**Esercizio scritto 1**:
Nei record, riscrivi le righe dalla riga che contiene "In the visual" fino alla fine dei record, entrambe incluse, cambiando "narrow trail" in "dirt path" e lasciando invariato tutto il resto.

**Estratto**:
───
Attraversando differenti fasi artistiche, Richie Hawtin grazie alle sue acclamate impronte Techno e Minimal rilasciate dalle sue label Plus 8 e Minus, è riuscito a tracciare un segno indelebile nella storia della musica elettronica per come la conosciamo oggi. Storia che inizia in un piccolo quartier generale dentro una caserma dei pompieri vecchio stile a Windsor, in Ontario, proprio appena oltre il confine della città di Detroit.

Nato a Banbury il 04 giugno 1970 nell’Oxfordshire in Inghilterra, Richard Michael Hawtin si trasferisce nel 1979 con la famiglia a Windsor, città Canadese situata nella provincia dell’Ontario. Ed è proprio grazie al trasferimento nella città più meridionale del Canada, sulle rive del fiume Detroit, insieme all’influenza musicale del padre, all’ora tecnico di robotica alla General Motors e grande appassionato di elettronica, che Hawtin si avvicina a quella che da li a breve sarebbe diventata la sua vocazione. Confermandolo oggi, a livello innovativo e produttivo, come uno dei pesi massimi della musica elettronica del pianeta.

Crescendo all’interno di un mondo tecnologico e dentro le sonorità elettroniche primordiali di quegli anni, come quelle di “Autobahn” e “Ralf & Floriandei Kraftwerk, della kosmische musik di “Illricht” di Klaus Schulze (sinfonia quadrifonica per orchestra e macchine elettroniche), dei Tangerine Dream, dei Cabaret Voltaire, di Brian Eno piuttosto che delle atmosfere spazio-centriche di Jean Michel Jarre, che Richie Hawtin e suo fratello Matthew, artista visivo e DJ di musica Ambient, iniziano a condividere oltre che le eredità musicali, anche una ex stazione dei pompieri diventato successivamente loro studio.
───
**Record forniti**:

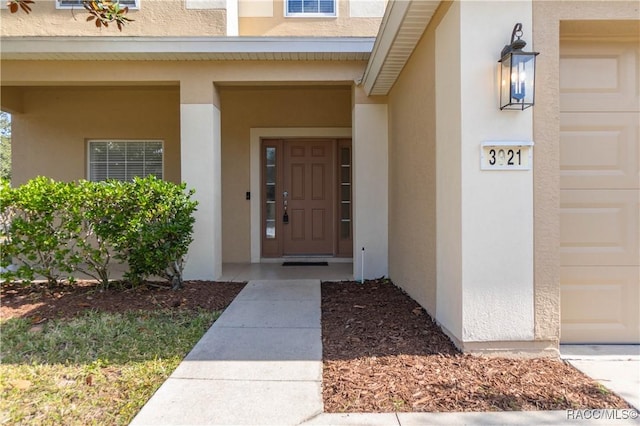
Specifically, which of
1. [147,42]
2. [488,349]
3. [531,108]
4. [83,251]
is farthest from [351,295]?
[147,42]

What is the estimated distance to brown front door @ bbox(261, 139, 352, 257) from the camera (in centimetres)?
741

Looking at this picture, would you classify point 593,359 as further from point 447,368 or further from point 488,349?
point 447,368

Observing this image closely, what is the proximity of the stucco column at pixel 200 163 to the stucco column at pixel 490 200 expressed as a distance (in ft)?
12.5

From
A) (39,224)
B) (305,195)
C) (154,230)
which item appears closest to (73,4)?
(39,224)

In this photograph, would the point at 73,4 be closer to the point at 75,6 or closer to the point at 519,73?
the point at 75,6

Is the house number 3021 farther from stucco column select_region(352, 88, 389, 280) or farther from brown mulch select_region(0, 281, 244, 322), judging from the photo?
brown mulch select_region(0, 281, 244, 322)

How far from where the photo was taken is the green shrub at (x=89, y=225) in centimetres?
464

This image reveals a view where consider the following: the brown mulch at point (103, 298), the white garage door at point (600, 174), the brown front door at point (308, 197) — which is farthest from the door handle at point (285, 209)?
the white garage door at point (600, 174)

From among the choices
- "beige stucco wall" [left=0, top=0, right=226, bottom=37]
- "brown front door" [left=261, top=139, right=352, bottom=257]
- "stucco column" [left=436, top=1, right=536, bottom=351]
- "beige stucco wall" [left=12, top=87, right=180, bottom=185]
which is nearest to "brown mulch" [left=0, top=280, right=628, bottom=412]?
"stucco column" [left=436, top=1, right=536, bottom=351]

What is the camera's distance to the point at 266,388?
2.53 metres

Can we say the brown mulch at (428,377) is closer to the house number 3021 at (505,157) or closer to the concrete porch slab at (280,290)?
the concrete porch slab at (280,290)

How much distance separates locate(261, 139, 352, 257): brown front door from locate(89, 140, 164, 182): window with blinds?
2137 mm

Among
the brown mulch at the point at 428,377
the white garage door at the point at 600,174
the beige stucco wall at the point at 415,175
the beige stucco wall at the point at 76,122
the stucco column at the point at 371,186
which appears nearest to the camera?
the brown mulch at the point at 428,377

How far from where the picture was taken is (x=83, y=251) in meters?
4.77
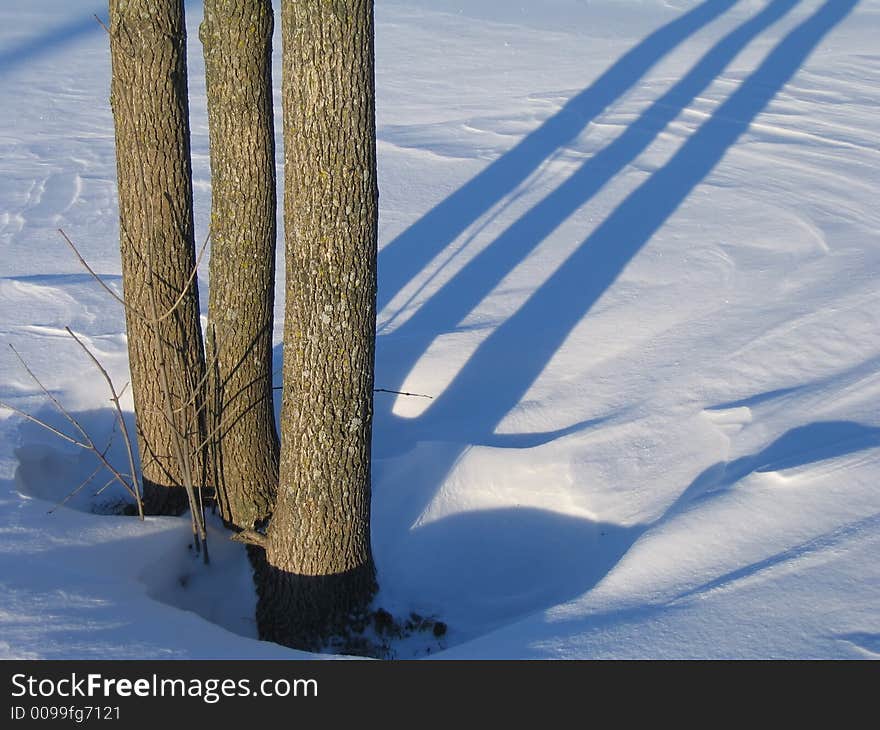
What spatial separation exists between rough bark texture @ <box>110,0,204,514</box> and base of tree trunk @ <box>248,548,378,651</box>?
706 mm

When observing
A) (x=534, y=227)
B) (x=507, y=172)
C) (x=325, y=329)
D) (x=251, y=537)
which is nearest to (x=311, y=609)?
(x=251, y=537)

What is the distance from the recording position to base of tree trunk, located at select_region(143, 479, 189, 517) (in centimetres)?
445

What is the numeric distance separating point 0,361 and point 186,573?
2111 millimetres

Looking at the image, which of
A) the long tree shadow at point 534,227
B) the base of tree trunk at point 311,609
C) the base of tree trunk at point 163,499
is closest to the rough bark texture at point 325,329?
the base of tree trunk at point 311,609

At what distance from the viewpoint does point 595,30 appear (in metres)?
14.0

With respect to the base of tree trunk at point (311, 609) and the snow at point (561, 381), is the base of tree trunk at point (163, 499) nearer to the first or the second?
the snow at point (561, 381)

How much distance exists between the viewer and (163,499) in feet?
14.6

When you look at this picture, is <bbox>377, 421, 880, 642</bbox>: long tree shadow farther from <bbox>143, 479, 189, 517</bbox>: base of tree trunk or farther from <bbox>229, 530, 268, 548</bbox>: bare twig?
<bbox>143, 479, 189, 517</bbox>: base of tree trunk

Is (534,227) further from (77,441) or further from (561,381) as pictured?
(77,441)

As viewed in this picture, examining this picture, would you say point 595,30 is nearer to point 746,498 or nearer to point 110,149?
point 110,149

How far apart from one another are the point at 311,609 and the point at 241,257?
1.54m

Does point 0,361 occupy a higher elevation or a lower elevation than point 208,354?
lower
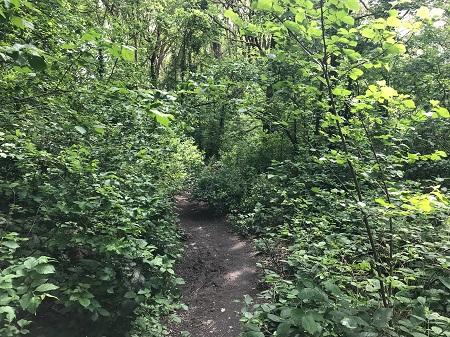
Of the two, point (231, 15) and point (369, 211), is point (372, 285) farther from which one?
point (231, 15)

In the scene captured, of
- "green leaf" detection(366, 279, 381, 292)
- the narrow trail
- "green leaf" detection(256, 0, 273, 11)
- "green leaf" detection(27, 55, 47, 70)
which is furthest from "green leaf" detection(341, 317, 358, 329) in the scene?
"green leaf" detection(27, 55, 47, 70)

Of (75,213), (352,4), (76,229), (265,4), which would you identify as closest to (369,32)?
(352,4)

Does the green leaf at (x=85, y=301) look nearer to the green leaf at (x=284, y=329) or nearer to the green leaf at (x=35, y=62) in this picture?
the green leaf at (x=284, y=329)

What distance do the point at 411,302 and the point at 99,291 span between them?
9.77 feet

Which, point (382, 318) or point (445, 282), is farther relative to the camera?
point (445, 282)

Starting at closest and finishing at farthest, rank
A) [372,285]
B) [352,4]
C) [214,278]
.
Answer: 1. [352,4]
2. [372,285]
3. [214,278]

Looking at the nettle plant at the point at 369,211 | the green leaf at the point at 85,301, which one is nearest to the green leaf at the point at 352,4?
the nettle plant at the point at 369,211

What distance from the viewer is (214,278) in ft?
23.9

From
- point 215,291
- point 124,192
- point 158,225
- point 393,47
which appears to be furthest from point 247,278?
point 393,47

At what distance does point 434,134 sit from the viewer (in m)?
8.03

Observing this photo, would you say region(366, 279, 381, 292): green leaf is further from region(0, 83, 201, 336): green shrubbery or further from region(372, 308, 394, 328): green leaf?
region(0, 83, 201, 336): green shrubbery

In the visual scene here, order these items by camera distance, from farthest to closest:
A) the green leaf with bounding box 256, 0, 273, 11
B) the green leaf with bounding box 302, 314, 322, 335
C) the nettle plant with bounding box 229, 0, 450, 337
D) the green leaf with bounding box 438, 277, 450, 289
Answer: the green leaf with bounding box 438, 277, 450, 289
the green leaf with bounding box 256, 0, 273, 11
the nettle plant with bounding box 229, 0, 450, 337
the green leaf with bounding box 302, 314, 322, 335

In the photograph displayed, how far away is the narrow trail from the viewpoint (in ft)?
18.1

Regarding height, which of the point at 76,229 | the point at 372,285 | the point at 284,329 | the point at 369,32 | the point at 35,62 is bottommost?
the point at 284,329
───
**Esercizio scritto 2**:
Secondo l'estratto, in quale città è nato Richard Michael Hawtin?

**Risultato corretto 1**:
In the visual scene here, order these items by camera distance, from farthest to closest:
A) the green leaf with bounding box 256, 0, 273, 11
B) the green leaf with bounding box 302, 314, 322, 335
C) the nettle plant with bounding box 229, 0, 450, 337
D) the green leaf with bounding box 438, 277, 450, 289
Answer: the green leaf with bounding box 438, 277, 450, 289
the green leaf with bounding box 256, 0, 273, 11
the nettle plant with bounding box 229, 0, 450, 337
the green leaf with bounding box 302, 314, 322, 335

In the photograph displayed, how far away is the dirt path from the viewpoint (in ft)?
18.1

Regarding height, which of the point at 76,229 | the point at 372,285 | the point at 284,329 | the point at 369,32 | the point at 35,62 is bottommost?
the point at 284,329

**Risultato corretto 2**:
A Banbury, nell'Oxfordshire, in Inghilterra.